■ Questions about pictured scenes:
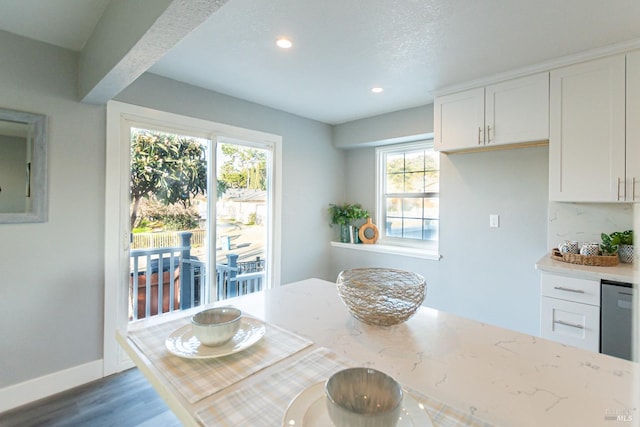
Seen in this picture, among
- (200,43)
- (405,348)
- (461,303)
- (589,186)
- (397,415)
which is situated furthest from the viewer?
(461,303)

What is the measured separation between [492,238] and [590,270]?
2.98ft

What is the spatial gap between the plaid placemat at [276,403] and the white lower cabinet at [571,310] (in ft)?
6.20

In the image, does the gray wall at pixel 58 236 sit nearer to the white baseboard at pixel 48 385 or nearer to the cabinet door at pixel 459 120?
the white baseboard at pixel 48 385

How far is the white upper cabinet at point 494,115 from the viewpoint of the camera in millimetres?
2266

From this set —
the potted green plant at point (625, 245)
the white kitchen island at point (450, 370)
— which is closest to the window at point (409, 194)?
the potted green plant at point (625, 245)

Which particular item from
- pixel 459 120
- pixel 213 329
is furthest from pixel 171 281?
pixel 459 120

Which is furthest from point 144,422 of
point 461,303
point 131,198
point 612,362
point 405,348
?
point 461,303

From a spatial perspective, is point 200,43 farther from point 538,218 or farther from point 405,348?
point 538,218

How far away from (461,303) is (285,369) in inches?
106

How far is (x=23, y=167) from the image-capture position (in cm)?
195

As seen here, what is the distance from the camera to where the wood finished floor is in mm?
1834

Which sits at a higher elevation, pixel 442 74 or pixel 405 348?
pixel 442 74

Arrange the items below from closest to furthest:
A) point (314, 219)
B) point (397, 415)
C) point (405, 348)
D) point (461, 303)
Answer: point (397, 415), point (405, 348), point (461, 303), point (314, 219)

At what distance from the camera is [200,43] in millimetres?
1967
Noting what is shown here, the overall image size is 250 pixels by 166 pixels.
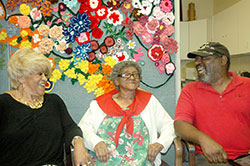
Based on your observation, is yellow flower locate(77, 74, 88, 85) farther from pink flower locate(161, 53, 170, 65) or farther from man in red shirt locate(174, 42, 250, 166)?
man in red shirt locate(174, 42, 250, 166)

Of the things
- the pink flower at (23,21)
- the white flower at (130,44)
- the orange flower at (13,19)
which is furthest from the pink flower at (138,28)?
the orange flower at (13,19)

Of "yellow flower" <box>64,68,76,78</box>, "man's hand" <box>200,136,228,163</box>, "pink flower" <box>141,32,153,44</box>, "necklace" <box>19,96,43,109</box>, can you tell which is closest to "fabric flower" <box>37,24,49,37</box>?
"yellow flower" <box>64,68,76,78</box>

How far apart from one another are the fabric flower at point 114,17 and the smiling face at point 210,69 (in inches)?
37.8

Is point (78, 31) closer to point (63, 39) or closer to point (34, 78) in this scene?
point (63, 39)

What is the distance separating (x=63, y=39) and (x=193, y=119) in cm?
151

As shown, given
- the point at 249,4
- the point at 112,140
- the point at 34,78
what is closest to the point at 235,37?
the point at 249,4

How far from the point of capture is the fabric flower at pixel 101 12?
2.21m

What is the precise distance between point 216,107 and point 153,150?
25.0 inches

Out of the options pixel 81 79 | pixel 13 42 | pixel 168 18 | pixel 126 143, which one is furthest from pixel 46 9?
pixel 126 143

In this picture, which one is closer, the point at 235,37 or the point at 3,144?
the point at 3,144

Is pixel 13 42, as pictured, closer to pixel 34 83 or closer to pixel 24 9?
pixel 24 9

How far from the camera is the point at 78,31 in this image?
7.18 ft

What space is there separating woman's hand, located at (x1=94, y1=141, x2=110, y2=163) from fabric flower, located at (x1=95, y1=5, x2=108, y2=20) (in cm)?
134

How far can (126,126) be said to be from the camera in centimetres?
177
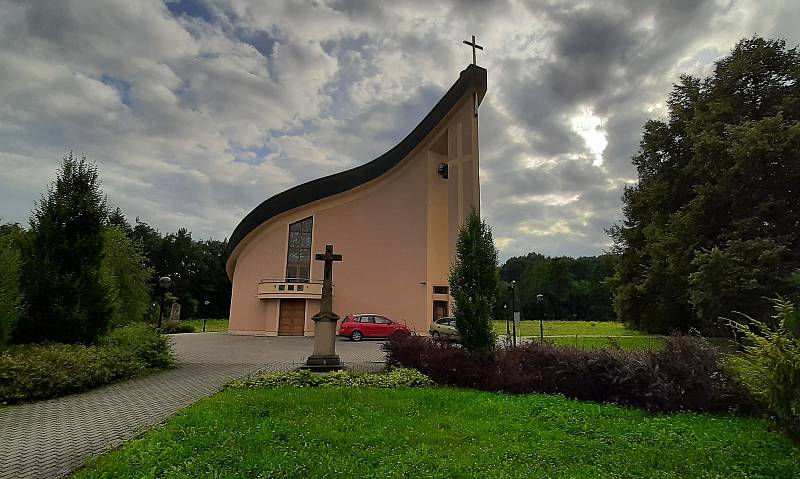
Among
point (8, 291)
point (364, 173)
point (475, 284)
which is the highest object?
point (364, 173)

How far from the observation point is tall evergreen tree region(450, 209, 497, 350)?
942 cm

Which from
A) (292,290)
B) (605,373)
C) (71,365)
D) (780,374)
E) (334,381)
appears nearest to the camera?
(780,374)

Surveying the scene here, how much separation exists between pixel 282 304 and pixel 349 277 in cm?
433

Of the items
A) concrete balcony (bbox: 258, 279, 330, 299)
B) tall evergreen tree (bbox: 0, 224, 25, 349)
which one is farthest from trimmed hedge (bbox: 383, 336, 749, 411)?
concrete balcony (bbox: 258, 279, 330, 299)

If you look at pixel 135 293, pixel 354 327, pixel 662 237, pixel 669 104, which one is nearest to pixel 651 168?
pixel 669 104

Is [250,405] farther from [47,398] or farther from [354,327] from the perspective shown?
[354,327]

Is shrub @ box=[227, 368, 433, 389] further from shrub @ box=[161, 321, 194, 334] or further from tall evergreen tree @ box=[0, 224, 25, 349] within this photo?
shrub @ box=[161, 321, 194, 334]

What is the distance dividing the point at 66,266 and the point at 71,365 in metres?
3.13

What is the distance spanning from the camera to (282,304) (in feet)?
84.1

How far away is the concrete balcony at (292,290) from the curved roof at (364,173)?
4.48 meters

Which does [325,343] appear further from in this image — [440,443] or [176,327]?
[176,327]

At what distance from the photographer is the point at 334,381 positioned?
8.56m

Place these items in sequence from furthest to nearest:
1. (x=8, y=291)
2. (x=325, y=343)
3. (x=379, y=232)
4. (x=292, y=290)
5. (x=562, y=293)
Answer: (x=562, y=293) → (x=379, y=232) → (x=292, y=290) → (x=325, y=343) → (x=8, y=291)

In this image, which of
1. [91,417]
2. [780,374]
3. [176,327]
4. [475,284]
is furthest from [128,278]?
[780,374]
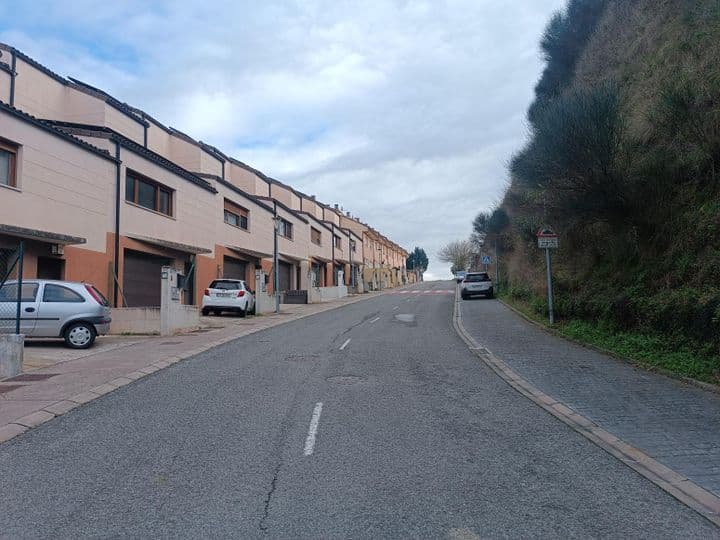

■ Written instruction: Please find every line in the entries above that contains the word "balcony" and copy each one out in full. Case matters, so skip lines where the word appears with different capitalization.

■ Exercise solution:
A) concrete balcony (bbox: 258, 279, 330, 299)
concrete balcony (bbox: 258, 279, 330, 299)
How far away is the concrete balcony at (292,290) from the curved roof at (364,173)?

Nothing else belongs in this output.